In Francis Beaumont’s epyllion of 1602 (lines 55-58), we are told that Hermaphroditus' hair was so golden that the nymphs pull it off to wear. Beaumont highlights a bisexual beauty long before Hermaphroditus and Salmacis are united: see Sarah Carter, ch. 5 in Survival of myth (2010).
*The anadiplosis of vidit/ visum (316) at the caesura is vital: "sight" and "seeing" play an important role in this story. See 6.455ff, also 5.395 paene simul visa est dilectaque raptaque Diti. *Echo (3.371-2) and Circe (14.349ff.)
Salmacis' address
Salmacis’ address: compare Odyssey 6.149ff., where the hero is speaking to Nausikaa (and likens her to Artemis). Ovid is thinking of Odysseus’ adroitly diplomatic speech to Nausikaa. This shapes Salmacis’ propositioning, but we have his suave manner as against her rampant nymphomania (MARTINDALE 12).
Georgia Nugent has stated that ‘Salmacis’ desire could be the Freudian “fantasy of the penis in the little girl”’. SALZMAN 16: Nugent accepts the blurring and inversion of sexual differences, but says that the text refuses to upset in any fundamental way the axis of masculine and feminine. (Nugent (1990), 169 observes that the similarities between Freud’s phrasing and Ovid’s articulation of Salmacis’ desire are ‘truly uncanny’.)
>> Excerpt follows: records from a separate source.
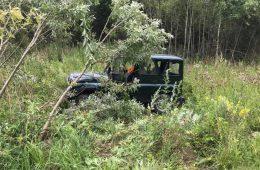 Микроавтобус насмерть сбил двух лосей на трассе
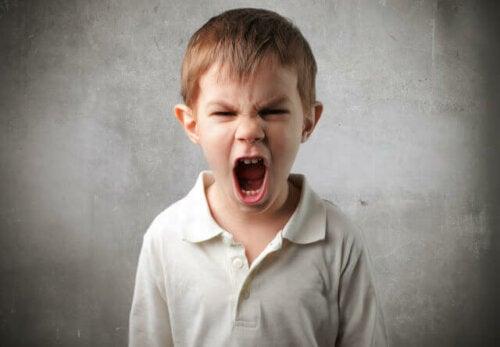 Nein akzeptieren - schreiender Junge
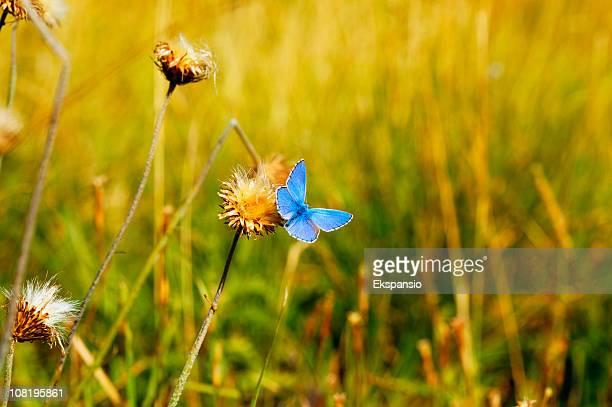Blue Butterfly Landing on Flower in Field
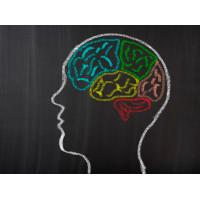 ValAsta/Astaxanthin and Neuroprotective Activity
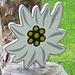 Nette Edelweis-Idee für den Garten - sucht noch wer ein Muttertagsgeschenk?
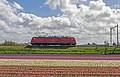 Hillegom DBS 189 028 op weg naar Kijfhoek (13831027575).jpg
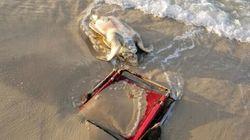 ビーチ・チェアと死んだウミガメ 覚えておきたい1枚の写真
319 ‘The phrase finxit vultum (319) is also striking. It can have a negative meaning of falsum formare and simulare, but Bömer states that it is here positively used, and
does not have parallels. I rather argue, that it has a negative connotation here: Salmacis becomes an aggressor in disguise and maliciously plays the lovable, innocent and virginal nymph. Eventually, she will not be completely able to persist in this role of the perpetrator.’ (de Vries 11 + n.63, referring to Cicero, Pro Cluentio, 72: recordamini faciem atque illos eius fictos simulatosque vultus, ‘you remember his face and those false and feigned expressions’. Bömer (1976), 114.)
320ff.
“puer o dignissime credi
esse deus, seu tu deus es, potes esse Cupido,
siue es mortalis…”
The irony of Salmacis’ words... inasmuch as Cupid is one of Hermaphroditus’ brothers, there might legitimately be a family resemblance. (Alden Smith)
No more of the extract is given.